__Task statement__:
Given the listing below, write out exactly the lines starting with the line that has "category: domesticanimal" and going on through the line that has "A: Sequence-level.", both kept.

++++++++++++++++++++

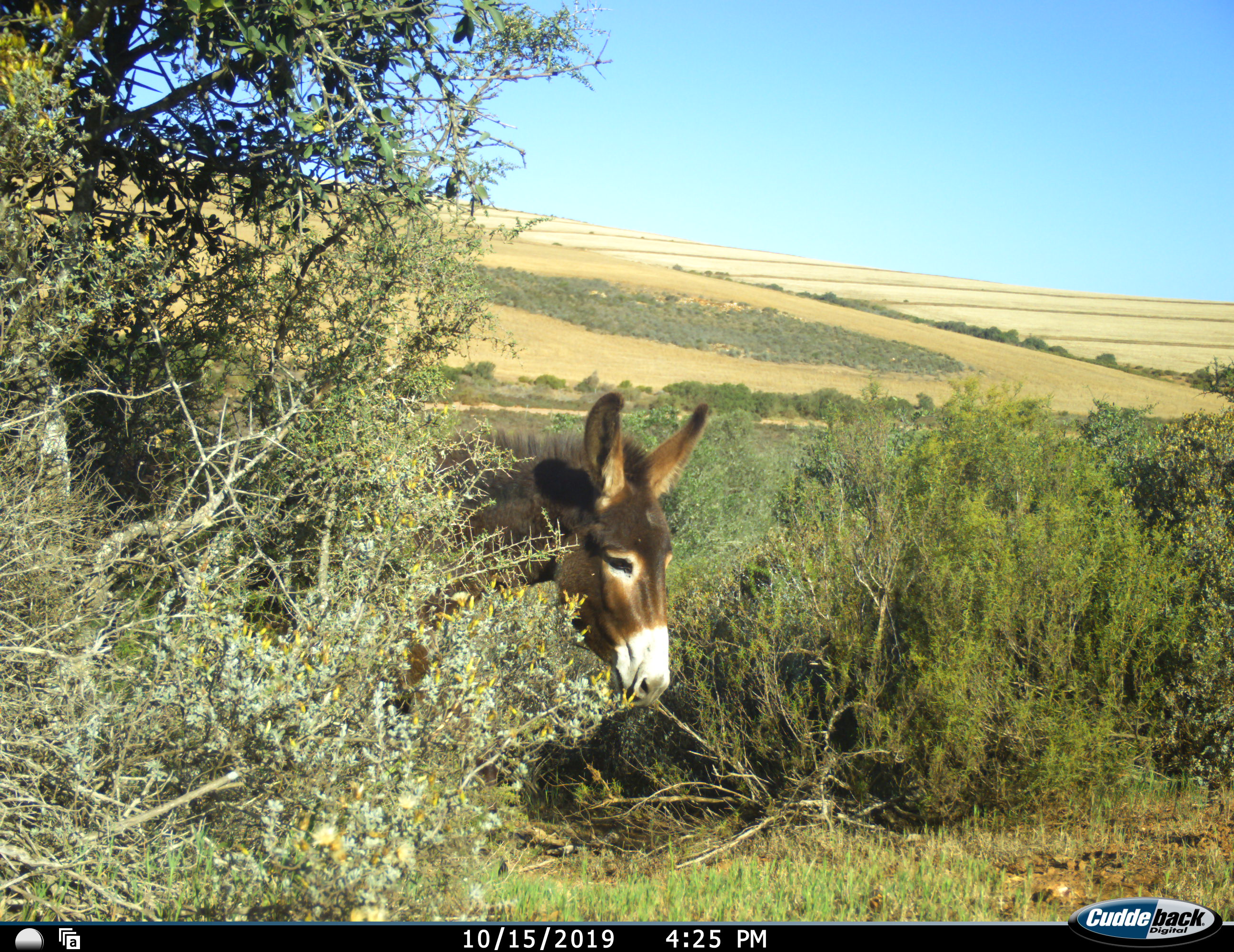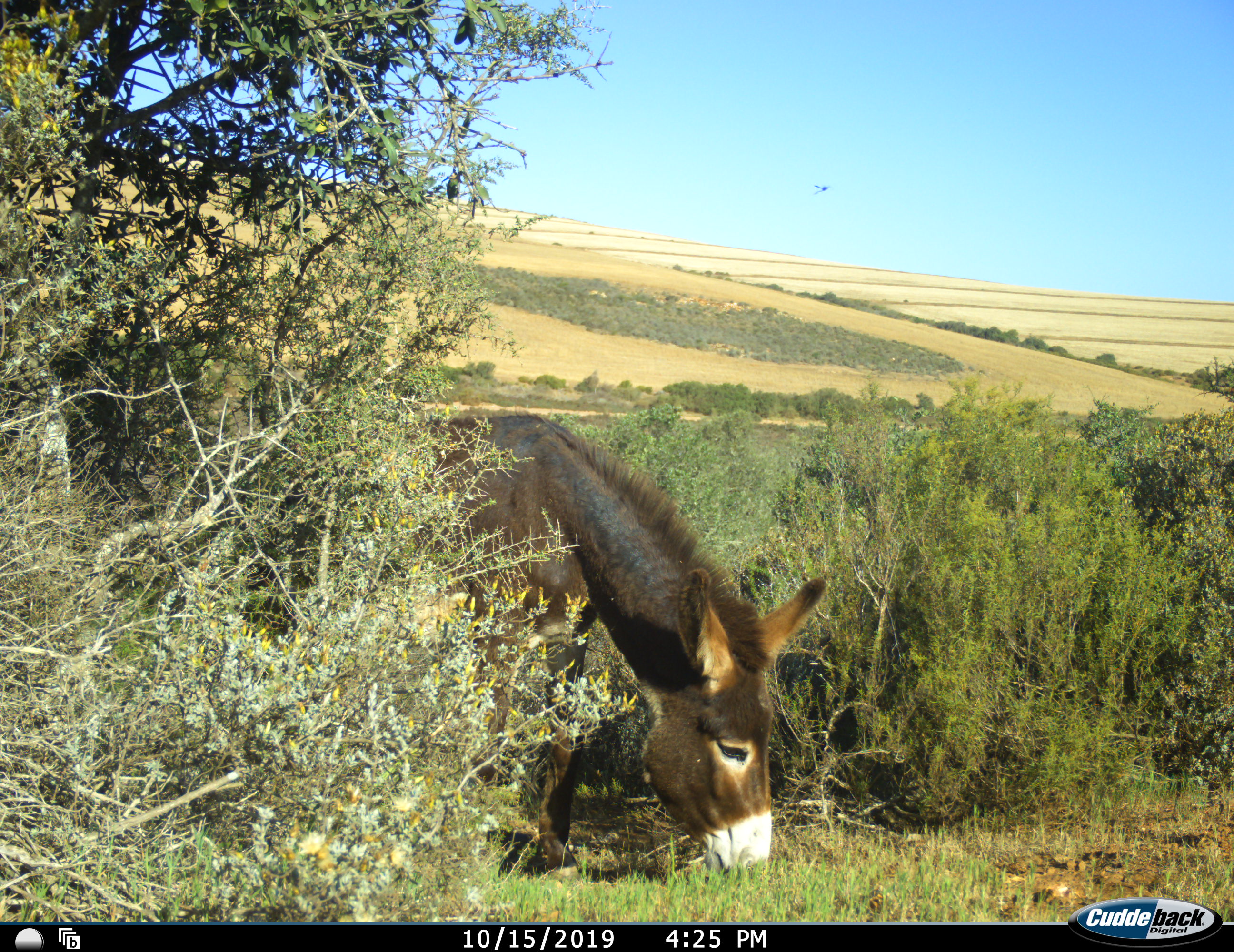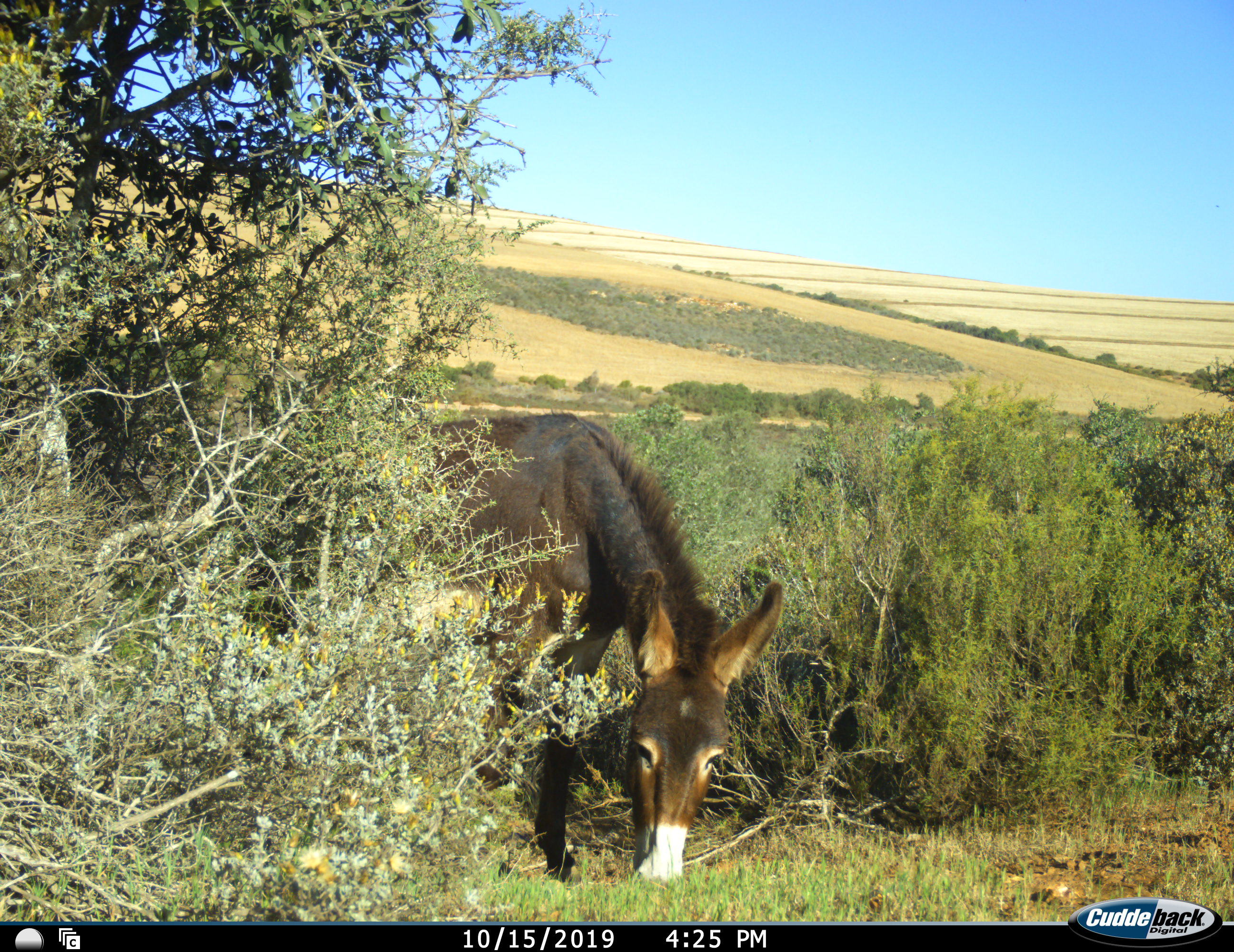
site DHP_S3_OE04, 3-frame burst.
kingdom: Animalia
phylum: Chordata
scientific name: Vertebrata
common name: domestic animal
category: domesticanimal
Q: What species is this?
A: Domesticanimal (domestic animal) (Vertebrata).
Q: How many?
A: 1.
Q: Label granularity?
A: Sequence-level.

++++++++++++++++++++

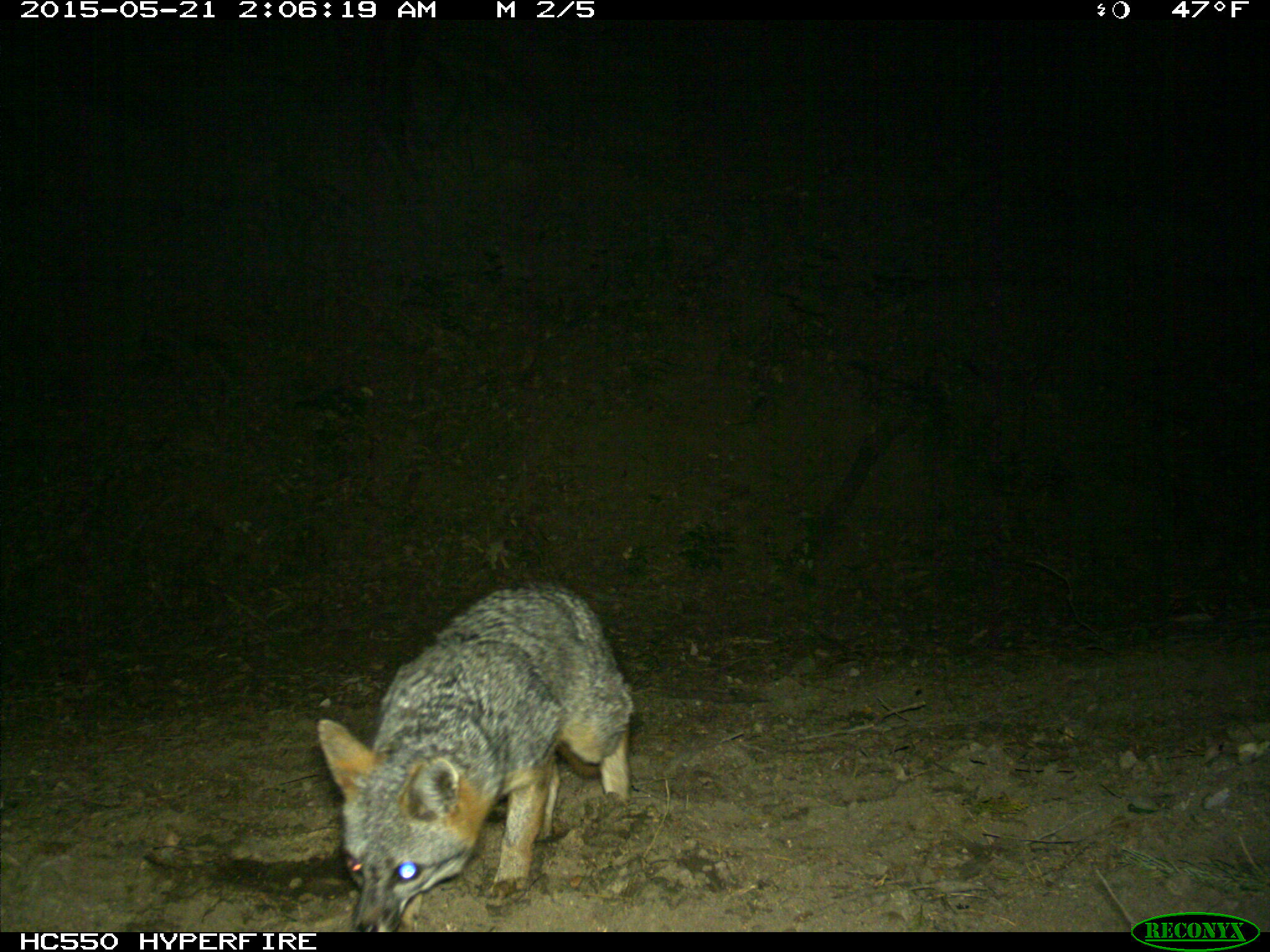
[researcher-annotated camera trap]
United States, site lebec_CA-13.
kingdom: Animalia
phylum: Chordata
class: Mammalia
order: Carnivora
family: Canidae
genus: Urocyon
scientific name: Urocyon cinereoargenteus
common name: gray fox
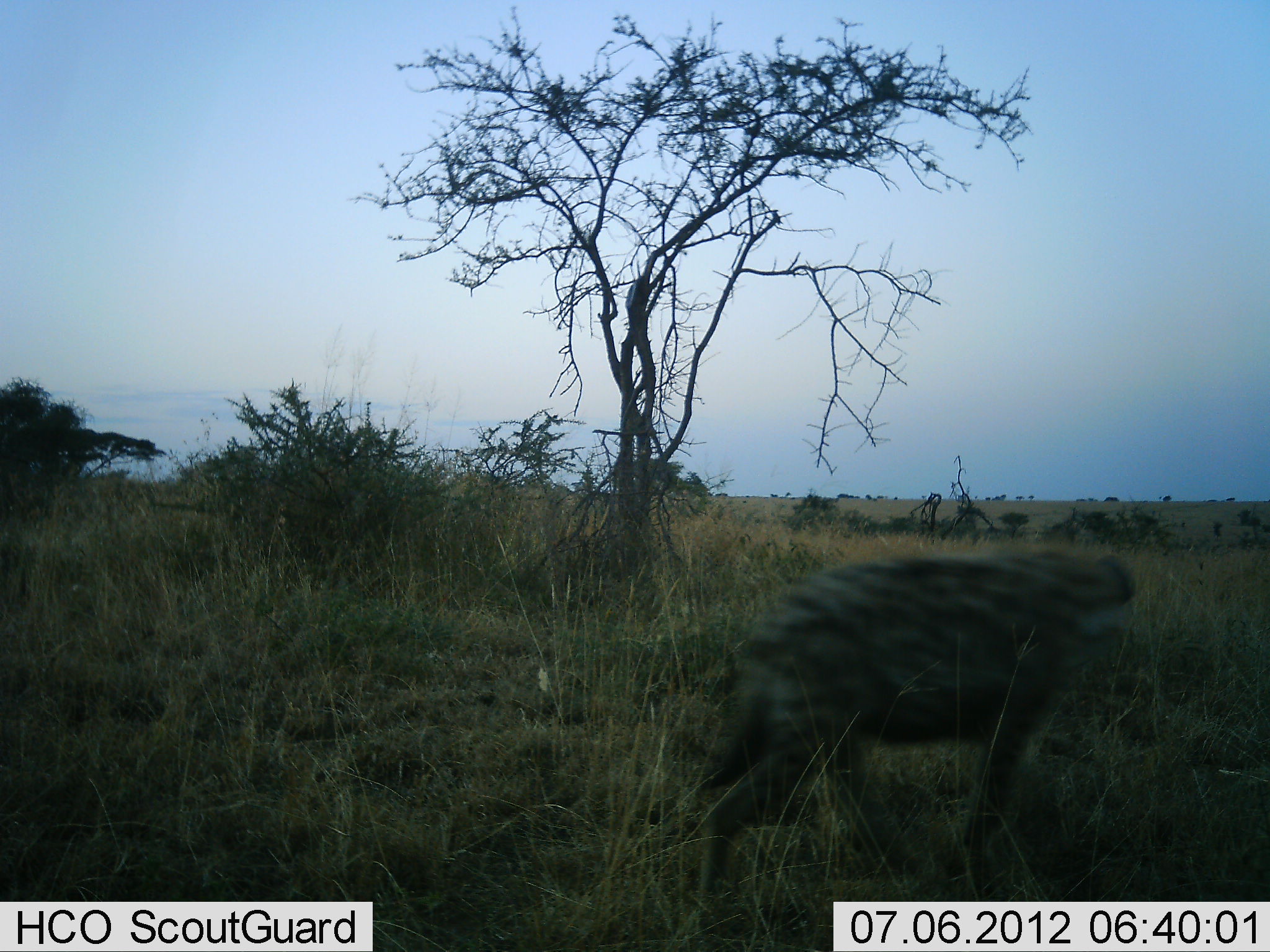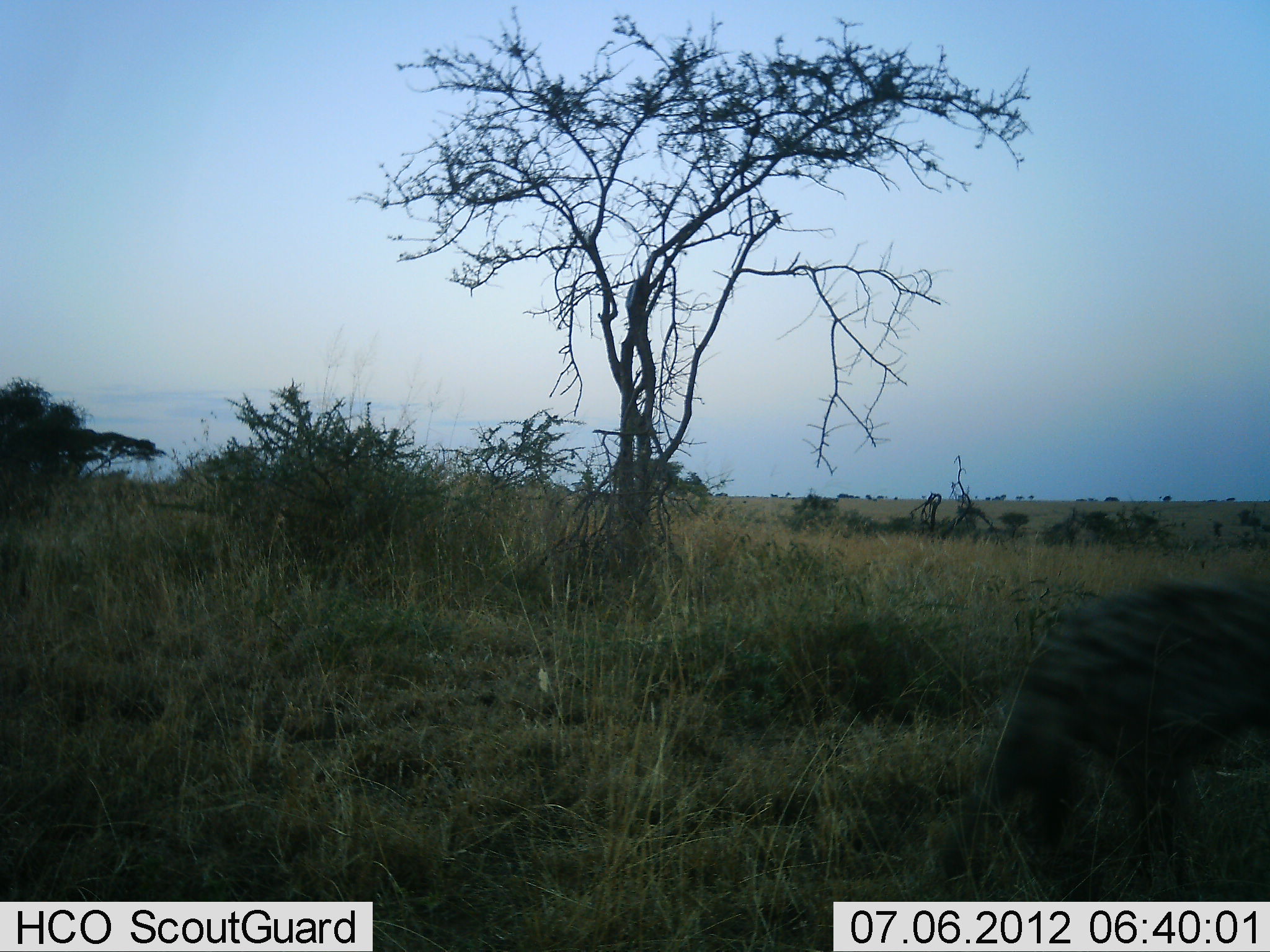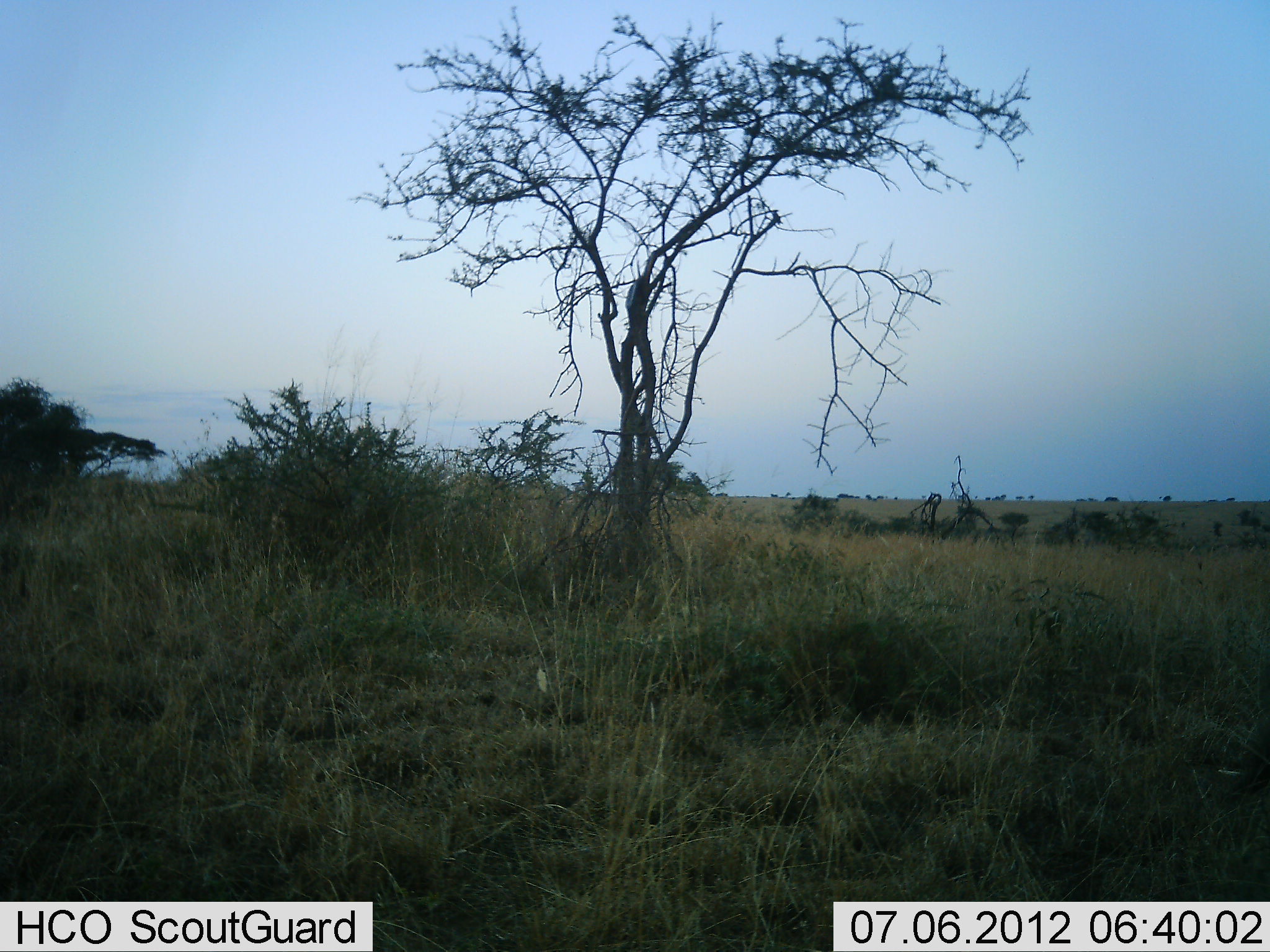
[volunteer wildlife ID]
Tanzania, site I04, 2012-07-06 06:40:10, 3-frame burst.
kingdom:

++++++++++++++++++++

__Output of the task__:
category: domesticanimal
Q: What species is this?
A: Domesticanimal (domestic animal) (Vertebrata).
Q: How many?
A: 1.
Q: Label granularity?
A: Sequence-level.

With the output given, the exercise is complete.